Dear Agony Uncle,
The chair of our not-for-profit aged care organisation is a principal in an insurance agency. Since taking on the position of chair, she has been quoting on all our insurance needs, and has taken over the policies held by each of the six aged care centres we manage. She has not declared a conflict of interest or noted it at board meetings. I assume she is gaining from taking over these policies and I assume she would be earning a commission on them as well. Where does this board stand with this and what should it do?
U.N. Der Written, Queensland
Dear Mr Der Written,
This is an area where details matter, and we don't know the details, so we have to speak in general terms. That said, I'd agree that this situation has the potential to be a declarable conflict of interest.
I should also say that such transactions could be conflicts of interest without being in themselves wrong – that is, the insurance policies could be exactly the most suitable ones for your organisation, and the board or chair or CEO could be exactly correct in choosing them, and there could still be a problem with conflicts of interest.
Whatever the pros and cons of the actual contracts, though, it would be a clear and direct conflict if the board itself had any role in determining what insurance policies the organisation held. If the chair was actually voting on something she had an interest in without declaring it, that would be wrong and probably a legal offence. However, it's unlikely that's the case; normally such decisions are made at the staff or CEO level, and probably not even reported to the board except as an item in the accounts.
If that's the situation, and if the CEO is choosing policies with the chair's company, what are the issues there?
The risk, of course, is that the CEO is choosing those particular insurance policies to please the chair because the chair might have considerable influence over the CEO's annual review and eventual reappointment.

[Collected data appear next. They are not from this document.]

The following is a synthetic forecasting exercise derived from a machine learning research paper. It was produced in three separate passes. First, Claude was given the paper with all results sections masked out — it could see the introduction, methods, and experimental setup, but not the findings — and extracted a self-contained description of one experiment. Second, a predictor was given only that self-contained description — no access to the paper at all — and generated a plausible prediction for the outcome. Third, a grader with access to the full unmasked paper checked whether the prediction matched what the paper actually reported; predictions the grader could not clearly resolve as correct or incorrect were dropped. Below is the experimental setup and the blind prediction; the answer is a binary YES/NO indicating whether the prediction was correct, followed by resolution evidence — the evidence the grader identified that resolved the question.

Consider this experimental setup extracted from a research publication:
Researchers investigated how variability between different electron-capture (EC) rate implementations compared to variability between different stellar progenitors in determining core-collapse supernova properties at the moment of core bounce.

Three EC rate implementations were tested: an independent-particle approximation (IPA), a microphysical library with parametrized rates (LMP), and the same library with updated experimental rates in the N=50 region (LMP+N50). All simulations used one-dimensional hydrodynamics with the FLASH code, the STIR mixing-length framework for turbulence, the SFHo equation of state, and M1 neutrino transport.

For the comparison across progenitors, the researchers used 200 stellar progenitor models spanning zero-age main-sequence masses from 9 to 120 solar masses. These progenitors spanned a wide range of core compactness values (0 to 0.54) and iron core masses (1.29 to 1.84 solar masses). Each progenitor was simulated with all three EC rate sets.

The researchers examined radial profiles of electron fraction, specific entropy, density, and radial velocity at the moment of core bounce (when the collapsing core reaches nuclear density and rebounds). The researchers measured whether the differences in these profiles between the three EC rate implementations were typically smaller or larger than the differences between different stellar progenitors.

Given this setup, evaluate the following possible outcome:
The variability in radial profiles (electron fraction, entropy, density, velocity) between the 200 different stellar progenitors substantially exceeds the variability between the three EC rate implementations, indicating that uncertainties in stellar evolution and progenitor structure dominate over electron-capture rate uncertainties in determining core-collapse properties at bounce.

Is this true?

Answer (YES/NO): NO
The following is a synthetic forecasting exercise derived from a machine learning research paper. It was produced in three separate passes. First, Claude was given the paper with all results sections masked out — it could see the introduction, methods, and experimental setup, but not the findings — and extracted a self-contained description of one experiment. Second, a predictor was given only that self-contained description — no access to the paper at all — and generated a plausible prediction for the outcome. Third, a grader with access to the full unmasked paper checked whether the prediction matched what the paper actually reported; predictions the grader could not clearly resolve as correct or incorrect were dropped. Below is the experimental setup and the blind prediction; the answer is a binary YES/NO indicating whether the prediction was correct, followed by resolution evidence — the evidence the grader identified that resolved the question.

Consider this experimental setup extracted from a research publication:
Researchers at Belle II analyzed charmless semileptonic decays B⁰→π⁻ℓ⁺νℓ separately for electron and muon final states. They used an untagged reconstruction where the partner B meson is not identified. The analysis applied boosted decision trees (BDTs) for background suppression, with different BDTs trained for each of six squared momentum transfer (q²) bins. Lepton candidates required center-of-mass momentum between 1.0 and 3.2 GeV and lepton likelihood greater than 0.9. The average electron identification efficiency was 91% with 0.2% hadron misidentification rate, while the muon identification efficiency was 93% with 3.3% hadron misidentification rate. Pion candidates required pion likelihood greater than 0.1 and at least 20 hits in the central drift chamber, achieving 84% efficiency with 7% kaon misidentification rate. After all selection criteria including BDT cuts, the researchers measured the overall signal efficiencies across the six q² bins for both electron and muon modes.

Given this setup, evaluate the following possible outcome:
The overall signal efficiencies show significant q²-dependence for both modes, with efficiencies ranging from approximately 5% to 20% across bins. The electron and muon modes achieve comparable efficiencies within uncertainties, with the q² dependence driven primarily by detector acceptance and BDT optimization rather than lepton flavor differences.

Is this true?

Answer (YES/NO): NO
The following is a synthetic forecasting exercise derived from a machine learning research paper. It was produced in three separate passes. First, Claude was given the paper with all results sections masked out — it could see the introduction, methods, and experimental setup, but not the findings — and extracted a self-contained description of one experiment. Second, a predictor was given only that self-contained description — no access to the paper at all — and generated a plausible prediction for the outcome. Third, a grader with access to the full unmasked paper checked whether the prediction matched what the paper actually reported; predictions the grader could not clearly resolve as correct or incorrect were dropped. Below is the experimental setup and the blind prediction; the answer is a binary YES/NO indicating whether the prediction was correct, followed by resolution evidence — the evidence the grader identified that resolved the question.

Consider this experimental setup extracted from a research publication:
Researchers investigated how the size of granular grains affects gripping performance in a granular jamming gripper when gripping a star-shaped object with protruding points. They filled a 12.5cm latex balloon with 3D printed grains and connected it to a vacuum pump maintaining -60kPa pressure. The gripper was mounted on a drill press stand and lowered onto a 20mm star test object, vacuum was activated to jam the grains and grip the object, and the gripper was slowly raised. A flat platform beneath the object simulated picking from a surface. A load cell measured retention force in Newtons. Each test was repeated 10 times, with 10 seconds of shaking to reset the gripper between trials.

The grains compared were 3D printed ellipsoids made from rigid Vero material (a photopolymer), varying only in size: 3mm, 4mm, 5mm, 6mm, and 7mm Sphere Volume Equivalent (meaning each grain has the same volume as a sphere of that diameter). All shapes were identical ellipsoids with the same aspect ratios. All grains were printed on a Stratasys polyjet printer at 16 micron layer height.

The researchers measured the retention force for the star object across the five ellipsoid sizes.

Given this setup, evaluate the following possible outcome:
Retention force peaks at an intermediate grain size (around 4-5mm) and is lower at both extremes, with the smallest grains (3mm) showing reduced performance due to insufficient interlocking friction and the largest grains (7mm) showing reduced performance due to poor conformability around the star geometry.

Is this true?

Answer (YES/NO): NO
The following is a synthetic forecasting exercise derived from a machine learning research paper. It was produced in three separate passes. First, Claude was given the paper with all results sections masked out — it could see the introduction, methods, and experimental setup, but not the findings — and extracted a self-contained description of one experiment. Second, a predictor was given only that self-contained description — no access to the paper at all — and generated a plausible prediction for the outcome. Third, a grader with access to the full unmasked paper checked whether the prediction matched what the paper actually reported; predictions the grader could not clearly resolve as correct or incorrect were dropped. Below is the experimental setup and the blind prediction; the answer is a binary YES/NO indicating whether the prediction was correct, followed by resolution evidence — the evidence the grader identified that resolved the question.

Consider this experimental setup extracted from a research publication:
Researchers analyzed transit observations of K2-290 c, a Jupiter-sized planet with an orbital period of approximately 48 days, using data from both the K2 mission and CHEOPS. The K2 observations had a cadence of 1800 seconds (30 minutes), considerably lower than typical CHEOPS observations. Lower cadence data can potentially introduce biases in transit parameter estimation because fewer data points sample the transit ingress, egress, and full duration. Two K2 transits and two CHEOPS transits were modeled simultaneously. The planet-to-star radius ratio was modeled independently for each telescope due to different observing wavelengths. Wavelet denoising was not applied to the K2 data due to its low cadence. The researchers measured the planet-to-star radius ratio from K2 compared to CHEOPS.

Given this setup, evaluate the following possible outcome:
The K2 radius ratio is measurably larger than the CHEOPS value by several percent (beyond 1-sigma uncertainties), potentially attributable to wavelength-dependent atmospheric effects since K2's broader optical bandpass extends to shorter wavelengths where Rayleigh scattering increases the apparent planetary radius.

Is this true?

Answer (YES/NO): NO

For this reason, there's at least the possibility of at least a perceived conflict of interest. It would be preferable – on general principles of transparency and accountability – for the chair to report the matter to the board and seek their guidance on what should be done to avoid such a risk.
If the CEO were to report, for example, that other tenders had been sought but had proved less satisfactory, that would probably be enough. On the other hand, if there were any reason to suspect that the CEO was actually prepared to mislead the board on such a matter, you would have much more serious problems with your governance.
The very fact that you're asking this question of an advice column rather than your chair suggests that you have some reservations about how she’s going to take it. It also suggests that you're reluctant to stick your neck out to find out. Otherwise, your next step would be to raise the matter with the chair privately, and, if it is not satisfactorily resolved, to bring it up at the next board meeting.
If you do have reservations about how the chair is going to take it, where do you go next?
Nowhere, really. When I say "at least the possibility of at least a perceived conflict of interest", I suspect that those two "at least" caveats drain the urgency out of the matter to the point where no regulator is likely to touch it. If I were a regulator, my reaction would be along the lines of, "Well, the board seems to know about it, and hasn't complained – silence gives consent. Why would I want to second-guess them when they'd probably only vote with the chair if it ever came to that?"